» **SELECTED EXCERPT**
● ● ● ● ●

According to the second reading speech, the Scheme Administrator, the Department of Veterans Affairs has highlighted a number of unintended outcomes inconsistent with the initial policy intent .[29] The Bill addresses those unintended outcomes.

The relevant report by the Department of Veterans Affairs has not been published.

Committee consideration

At its meeting of 19 March 2009, the Selection of Bills Committee resolved that the Bill not be referred to Committee.[30]

Financial implications

According to the Explanatory Memorandum, the amendments in the Bill will have no additional impact on Commonwealth expenditure or revenue.[31]

However it is not clear:

  • whether the ADF will make a higher number of payments under the TPS
  • whether the quantum of those payments will be greater than under the current act of grace arrangements and
  • what financial impact, if any, this will have.

Main provisions

The Bill contains two schedules.

Schedule 1 Tactical Payment Scheme

Item 1 of Schedule 1 amends the Defence Act by inserting proposed sections 123H and 123J.

Proposed subsection 123H(1) provides that the Minister[32] may authorise the making of one or more payments to a person who has suffered loss, damage or injury outside Australia because of an incident that occurs in the course of an activity of the ADF outside Australia in the following circumstances:

  • person is not an Australian citizen and
  • the payment is not otherwise authorised by law or required to meet any legal liability.

Three matters arise from this proposed subsection. Firstly, the nature and extent of the loss that has been suffered is not defined in the Bill. It may be that this term is intended to encompass the loss of a next-of-kin who has been killed in the course of the relevant ADF activity. However, it should be noted that, unlike the US scheme, proposed subsection 123H(1) does not make specific provision for a payment to a next-of-kin, in the event of a civilian death.

● ● ● ● ●

» **LISTED ENTRIES**
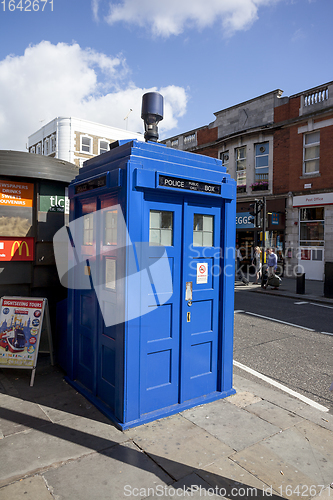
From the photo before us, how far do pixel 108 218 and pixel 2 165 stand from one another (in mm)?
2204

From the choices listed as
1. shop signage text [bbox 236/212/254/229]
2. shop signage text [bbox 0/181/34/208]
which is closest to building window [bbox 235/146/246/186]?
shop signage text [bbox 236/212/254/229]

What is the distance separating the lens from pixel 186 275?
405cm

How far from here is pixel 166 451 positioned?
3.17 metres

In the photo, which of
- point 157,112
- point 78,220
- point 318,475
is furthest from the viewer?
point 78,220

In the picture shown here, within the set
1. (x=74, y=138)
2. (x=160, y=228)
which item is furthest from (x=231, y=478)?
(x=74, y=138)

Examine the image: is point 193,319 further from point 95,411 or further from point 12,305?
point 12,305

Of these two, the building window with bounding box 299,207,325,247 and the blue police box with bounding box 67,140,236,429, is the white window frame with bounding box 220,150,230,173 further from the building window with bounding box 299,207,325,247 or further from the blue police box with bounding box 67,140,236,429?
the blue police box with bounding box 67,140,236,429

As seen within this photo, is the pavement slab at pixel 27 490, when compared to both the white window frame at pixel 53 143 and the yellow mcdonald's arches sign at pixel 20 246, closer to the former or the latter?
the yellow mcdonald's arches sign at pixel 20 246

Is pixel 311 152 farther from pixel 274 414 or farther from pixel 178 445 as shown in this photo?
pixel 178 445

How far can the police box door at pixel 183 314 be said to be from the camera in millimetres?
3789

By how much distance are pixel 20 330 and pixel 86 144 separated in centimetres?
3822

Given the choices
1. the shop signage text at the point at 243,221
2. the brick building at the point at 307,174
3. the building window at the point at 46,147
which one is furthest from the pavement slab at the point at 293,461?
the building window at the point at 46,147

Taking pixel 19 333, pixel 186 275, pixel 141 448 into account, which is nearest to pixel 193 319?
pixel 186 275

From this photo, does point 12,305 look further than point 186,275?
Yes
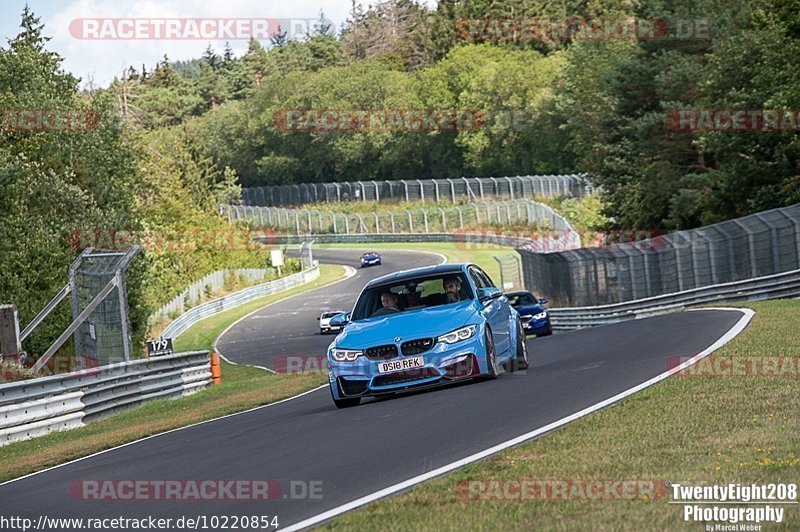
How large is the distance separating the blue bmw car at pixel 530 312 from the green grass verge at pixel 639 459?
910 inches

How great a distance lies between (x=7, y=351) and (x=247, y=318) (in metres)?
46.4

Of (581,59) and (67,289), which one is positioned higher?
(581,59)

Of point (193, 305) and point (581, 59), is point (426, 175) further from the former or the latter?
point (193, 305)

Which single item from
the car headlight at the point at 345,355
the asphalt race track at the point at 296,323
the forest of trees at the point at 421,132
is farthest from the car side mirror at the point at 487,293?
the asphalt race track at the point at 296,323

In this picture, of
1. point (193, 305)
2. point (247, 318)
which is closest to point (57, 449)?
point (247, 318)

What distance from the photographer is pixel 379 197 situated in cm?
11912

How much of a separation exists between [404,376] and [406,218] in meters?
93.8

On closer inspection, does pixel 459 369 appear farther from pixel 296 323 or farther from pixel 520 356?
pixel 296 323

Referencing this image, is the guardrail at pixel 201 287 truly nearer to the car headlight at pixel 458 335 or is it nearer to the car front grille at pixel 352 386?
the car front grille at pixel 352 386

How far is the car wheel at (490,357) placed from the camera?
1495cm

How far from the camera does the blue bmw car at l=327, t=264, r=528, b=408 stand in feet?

● ● ● ● ●

» **EXERCISE INSTRUCTIONS**
**1.** In the Tactical Payment Scheme excerpt, on what date did the Selection of Bills Committee resolve that the Bill not be referred to Committee?
**2.** Please write the next part of the Tactical Payment Scheme excerpt, picking up after its final sentence.
The rows are separate material and have no connection to the Tactical Payment Scheme excerpt.

» **EXERCISE RESULTS**
**1.** 19 March 2009.

**2.**
Secondly, the loss, damage or injury does not have to specifically be caused by the ADF, merely to have occurred in the course of an activity of the ADF outside Australia. That being the case, the proposed subsection has a broad application. It could potentially include loss, damage or injury:

  • caused by non-ADF personnel (including enemy forces) or
  • where the exact circumstances of the loss, damage or injury cannot be determined

as long as it is sufficiently connected to the incident.

Thirdly, the proposed subsection refers to an activity of the ADF. According to the Explanatory Memorandum an activity may include military action, operation, exercise or training undertaken during an overseas operation .[33] However the term, activity is not defined in the Bill or in the principle act. This makes the proposed TPS much broader than the US scheme because condolence payments and solatia payments are only triggered by death, injury, or property damage caused by coalition or US forces generally during combat.

The payment cannot be made to the person more than 12 months after the relevant incident: proposed subsection 123H(2). There is no requirement that investigations be undertaken, and decisions made, within a specific time frame.

The total amount of the payments must not be more than the amount set by regulation currently $250 000: proposed subsection 123H(3).[34]

Proposed subsection 123H(4) makes it clear that the TPS operates independently of the act of grace payment provisions of the FMA Act. It may be that the act of grace payment provisions will apply to a person whose next-of-kin has been killed in the course of the relevant ADF activity. See the comments in respect of proposed subsection 123H(1) above.

Proposed section 123J allows the Minister to delegate his or her powers under proposed section 123H to:

  • the Secretary of the Department of Defence
  • the Chief of the Defence Force
  • an officer in command of an activity of the ADF outside Australia and
  • an Australian Public Service employee who holds or performs the duties of an APS 6 or higher position in the Department of Defence.

Schedule 2 Defence Home Ownership Assistance Scheme

There are five parts to Schedule 2 of the Bill. All of the parts amend the DHOAS Act.

Part 1 of Schedule 2 relates to rejoining members.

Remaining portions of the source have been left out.